Non a caso sempre più il tema della formazione iniziale e permanente, di tutte le classi lavoratrici, per acquisire soft skills (quali abilità interpersonali) e hard skills (quali abilità puramente tecniche) raggiungendo un ventaglio completo di competenze.
Nei fatti, i costanti cambiamenti del paradigma lavorativo conducono ad una rivisitazione costante su quali siano le competenze irrinunciabili in ogni realtà lavorativa.
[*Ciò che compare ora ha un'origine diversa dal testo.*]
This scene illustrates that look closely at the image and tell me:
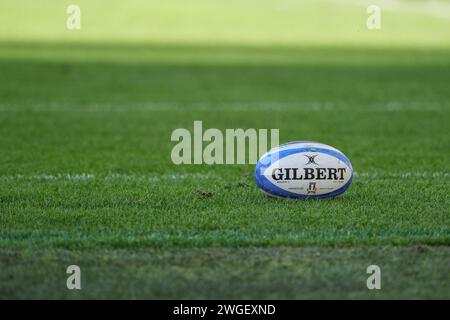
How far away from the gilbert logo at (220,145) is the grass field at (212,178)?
7.3 inches

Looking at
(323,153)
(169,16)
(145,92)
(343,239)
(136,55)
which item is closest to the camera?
(343,239)

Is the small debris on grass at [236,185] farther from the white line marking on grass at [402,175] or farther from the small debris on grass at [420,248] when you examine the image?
the small debris on grass at [420,248]

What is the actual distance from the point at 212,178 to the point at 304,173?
1319 millimetres

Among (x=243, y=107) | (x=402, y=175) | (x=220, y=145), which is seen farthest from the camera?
(x=243, y=107)

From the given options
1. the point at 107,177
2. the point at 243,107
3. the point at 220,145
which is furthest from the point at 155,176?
the point at 243,107

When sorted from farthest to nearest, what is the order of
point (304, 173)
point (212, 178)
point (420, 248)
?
point (212, 178) < point (304, 173) < point (420, 248)

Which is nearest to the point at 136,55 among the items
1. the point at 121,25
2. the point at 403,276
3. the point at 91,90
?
the point at 91,90

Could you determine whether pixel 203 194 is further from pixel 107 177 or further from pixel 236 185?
pixel 107 177

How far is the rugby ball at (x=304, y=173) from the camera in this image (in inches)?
231

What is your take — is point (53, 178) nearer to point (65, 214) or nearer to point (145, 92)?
point (65, 214)

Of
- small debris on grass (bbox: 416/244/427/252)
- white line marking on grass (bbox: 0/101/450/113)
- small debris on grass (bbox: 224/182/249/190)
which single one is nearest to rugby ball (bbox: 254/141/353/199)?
small debris on grass (bbox: 224/182/249/190)

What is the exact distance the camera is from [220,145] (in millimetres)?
8969

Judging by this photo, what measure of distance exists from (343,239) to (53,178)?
114 inches

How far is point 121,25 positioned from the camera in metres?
27.9
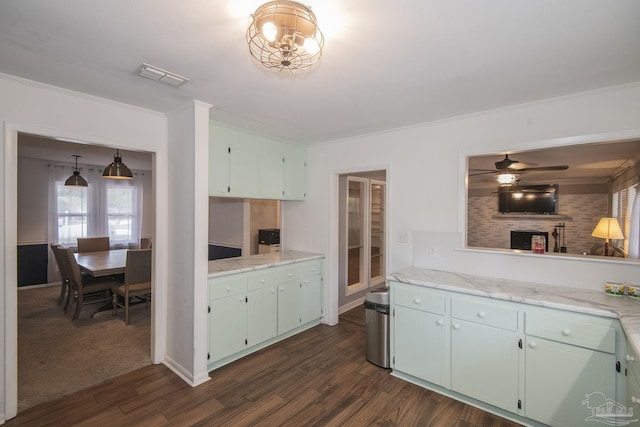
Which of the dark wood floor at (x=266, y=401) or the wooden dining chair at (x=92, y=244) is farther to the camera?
the wooden dining chair at (x=92, y=244)

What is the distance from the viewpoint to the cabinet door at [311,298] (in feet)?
12.2

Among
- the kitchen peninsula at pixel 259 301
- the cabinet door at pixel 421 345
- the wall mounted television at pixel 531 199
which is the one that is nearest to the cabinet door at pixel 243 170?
the kitchen peninsula at pixel 259 301

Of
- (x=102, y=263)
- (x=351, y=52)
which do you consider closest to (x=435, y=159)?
(x=351, y=52)

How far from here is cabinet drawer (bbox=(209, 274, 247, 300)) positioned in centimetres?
277

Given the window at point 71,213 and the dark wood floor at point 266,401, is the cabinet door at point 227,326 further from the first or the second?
the window at point 71,213

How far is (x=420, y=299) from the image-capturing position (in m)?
2.57

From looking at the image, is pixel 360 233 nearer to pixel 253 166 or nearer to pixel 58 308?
pixel 253 166

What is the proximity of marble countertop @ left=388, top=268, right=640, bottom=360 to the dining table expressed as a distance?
3.64 m

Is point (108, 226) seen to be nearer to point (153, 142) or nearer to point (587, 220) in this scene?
point (153, 142)

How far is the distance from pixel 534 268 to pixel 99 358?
4.14 m

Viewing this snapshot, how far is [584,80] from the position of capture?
2072mm

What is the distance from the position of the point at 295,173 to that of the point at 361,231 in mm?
1556

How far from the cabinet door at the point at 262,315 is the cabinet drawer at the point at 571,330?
233 cm

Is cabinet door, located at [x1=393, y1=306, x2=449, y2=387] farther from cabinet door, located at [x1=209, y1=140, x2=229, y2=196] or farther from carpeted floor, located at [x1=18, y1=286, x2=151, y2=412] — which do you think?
carpeted floor, located at [x1=18, y1=286, x2=151, y2=412]
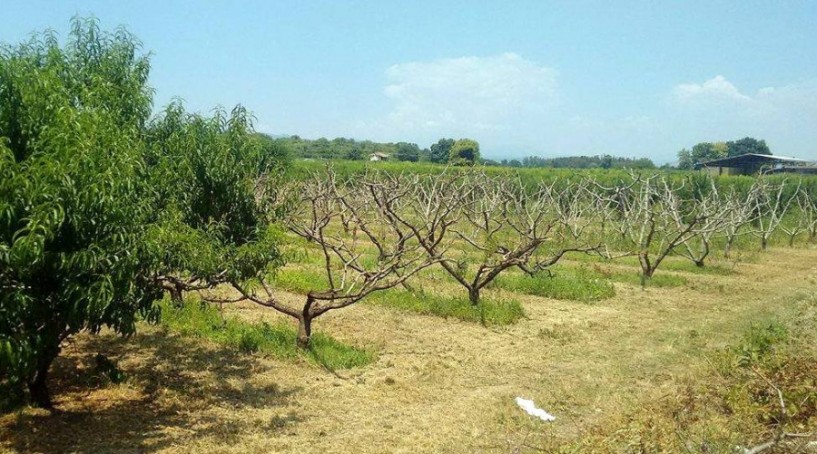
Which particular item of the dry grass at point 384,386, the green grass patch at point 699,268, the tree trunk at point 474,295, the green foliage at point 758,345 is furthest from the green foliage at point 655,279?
the green foliage at point 758,345

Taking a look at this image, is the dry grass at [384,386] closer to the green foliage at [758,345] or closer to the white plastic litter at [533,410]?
the white plastic litter at [533,410]

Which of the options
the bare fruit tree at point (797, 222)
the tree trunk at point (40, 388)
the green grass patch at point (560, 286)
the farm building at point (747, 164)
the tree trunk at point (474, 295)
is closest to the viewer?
the tree trunk at point (40, 388)

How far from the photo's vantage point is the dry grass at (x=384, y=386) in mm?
6422

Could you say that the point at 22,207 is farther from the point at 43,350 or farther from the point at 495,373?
the point at 495,373

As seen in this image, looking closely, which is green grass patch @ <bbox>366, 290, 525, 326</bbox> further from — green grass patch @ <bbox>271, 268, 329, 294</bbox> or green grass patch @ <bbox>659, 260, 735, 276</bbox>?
green grass patch @ <bbox>659, 260, 735, 276</bbox>

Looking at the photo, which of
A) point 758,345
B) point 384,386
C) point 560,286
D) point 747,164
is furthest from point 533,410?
point 747,164

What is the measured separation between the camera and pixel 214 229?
23.9 ft

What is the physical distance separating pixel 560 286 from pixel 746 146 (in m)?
70.8

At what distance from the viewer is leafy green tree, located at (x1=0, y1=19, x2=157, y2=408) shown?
4617 millimetres

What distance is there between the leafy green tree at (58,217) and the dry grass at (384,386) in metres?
1.28

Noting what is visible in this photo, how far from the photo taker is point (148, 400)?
24.1ft

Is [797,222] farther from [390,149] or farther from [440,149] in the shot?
[390,149]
Inevitabilmente, quindi, la crescita costante del lavoro da remoto e della digitalizzazione ci pongono al cospetto di un quesito ineludibile: ma quali competenze necessitano per rendere i lavoratori realmente utili e funzionali nel rispetto di un crescente modello di miglior bilanciamento vita-lavoro e di progresso sociale nel futuro?
Stiamo assistendo, come società, alle grandi mutazioni tecnologiche di questi anni. E in ogni caso, tale fenomeno impatta profondamente sul mondo del lavoro ma, automaticamente, anche sulla vita delle persone e sulla collettività nel suo insieme.
Ritengo quindi giusto cingere e accogliere l'evoluzione del lavoro. Tutto ciò che sapevamo e sappiamo, sul lavoro e come si estrinseca, sta cambiando: non solo dove, come e quando si lavora, ma anche di cosa hanno realmente bisogno i dipendenti pubblici e privati per sentirsi felici e motivati, oltre le loro retribuzioni, benefit e trattamenti contrattuali e giuridici.
Per concludere vorrei esprimere questo auspicio comune: “Non rendiamo periferico il nostro tempo amato e libero, all’interno delle nostre esistenze! Perseguiamo la ricerca di un benessere fisico e mentale ormai perduto”.
[*] Dirigente INL, Direzione Centrale Risorse - Uff. III° - Bilancio e Patrimonio. Professore a contratto c/o Università Tor Vergata, titolare della cattedra di “Sociologia dei Processi Economici e del Lavoro” nonché della cattedra di “Diritto del Lavoro”. Il presente contributo è frutto esclusivo del pensiero dell’autore e non impegna l’Amministrazione di appartenenza.